In Chapter 5, the narrator uses logos and ethos to argue against the idea that Black Americans are inferior to white Americans:
It is my opinion that the colored people of this country have done four things which refute the oft advanced theory that they are an absolutely inferior race, which demonstrate that they have originality and artistic conception; and, what is more, the power of creating that which can influence and appeal universally.
As promised, the narrator provides four examples of Black American's "originality and artistic conception:" the cake-walk, Uncle Remus stories, Jubilee songs, and ragtime. The examples themselves function as logos because the narrator is providing evidence readers may not have considered to make his point. All of these elements of Black culture have been, to varying degrees, appropriated into "mainstream" culture. That is to say, they have been consumed (especially by white people) without acknowledgment that they come from Black creators. In fact, they were all woven into minstrel performances, in which white performers caricatured Black people and their culture for a profit. The narrator reclaims these art forms as examples of Black ingenuity.
His defense of Black artistry also functions as ethos. Politicians and academics who opposed the extension of civil rights and voting rights to Black Americans often claimed that Black people were incapable of governing themselves. They should not be a protected or represented group, these white supremacists argued, because they were incapable of producing the artistic culture that anthropologists recognized as the hallmark of a civilization. The Harlem Renaissance of the early 20th century was in part a response to this argument: one reason Black Americans had for producing such a rich array of art—and specifically art that focused on their experience of being Black in the United States—was to prove that there was such a thing as African American art and culture. By citing not only examples of Black Americans' successes but specifically of their "originality and artistic conception," the narrator builds his people's collective ethos in the eyes of white readers who might have heard the argument that they are "uncivilized."

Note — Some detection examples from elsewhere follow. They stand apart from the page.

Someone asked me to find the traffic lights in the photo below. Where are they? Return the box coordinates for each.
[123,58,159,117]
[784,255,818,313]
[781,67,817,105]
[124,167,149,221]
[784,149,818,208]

In Chapter 10, the narrator passes for white and listens to a conversation between a Texan and a former Union soldier. The Union soldier uses logos when he points out the situational irony of the anti-intermarriage laws in the South:
[“]As to the mulatto South, if you Southerners have one boast that is stronger than another, it is your women; you put them on a pinnacle of purity and virtue and bow down in a chivalric worship before them; yet you talk and act as though, should you treat the Negro fairly and take the anti-intermarriage laws off your statute books, these same women would rush into the arms of black lovers and husbands. It’s a wonder to me that they don’t rise up and resent the insult.”

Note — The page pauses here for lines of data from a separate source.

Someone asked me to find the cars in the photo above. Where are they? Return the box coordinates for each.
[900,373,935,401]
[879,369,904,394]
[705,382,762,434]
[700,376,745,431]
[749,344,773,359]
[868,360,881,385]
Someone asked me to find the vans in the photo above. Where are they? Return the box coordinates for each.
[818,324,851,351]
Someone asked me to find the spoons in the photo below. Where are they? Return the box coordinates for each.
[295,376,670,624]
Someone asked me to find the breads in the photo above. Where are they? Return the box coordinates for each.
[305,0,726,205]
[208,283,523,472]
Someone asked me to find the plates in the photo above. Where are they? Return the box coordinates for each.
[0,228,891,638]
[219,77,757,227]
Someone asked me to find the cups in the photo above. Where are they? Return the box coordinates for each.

Anti-intermarriage laws cropped up in the South in the late 19th and early 20th century, largely as a reaction to the gains made during Reconstruction. White southerners feared "miscegenation," or the birth of mixed-race children if people were allowed to marry across racial categories. This is what the Union soldier means by "the mulatto South." Mixed-race children born with all the rights conferred on American citizens threatened white supremacy because they made it more difficult to maintain strict racial categories (categories that were always blurry at best). The Union soldier takes apart the logic behind the anti-intermarriage laws by pointing out that they are at odds with the way Southerners like to portray white women. If white women are really "pure," "virtuous," and worthy of the kind of "chivalric worship" conferred on them in the South, the soldier argues, it doesn't follow that they would want to marry Black men if allowed. Either the laws are superfluous, or (as the soldier suggests) the women aren't as "pure" and "virtuous" as the Texan and other Southern men would like to believe.
This argument is itself both racist and misogynistic. The Union soldier's use of racism in his defense of marriage equality is just as ironic as the Texan's logic. The scene has another level of situational irony in the fact that the only reason the narrator is privy to the conversation at all is that he is passing for white—otherwise, he would not have been admitted to the smoking car on the train where the other two men are talking. The narrator is left with a deep sense of unease because he would like to challenge what the soldier is saying, but he can't do so without risking the revelation that he is "intruding." Instead, he must tacitly agree with the lesser of two bad stances on race.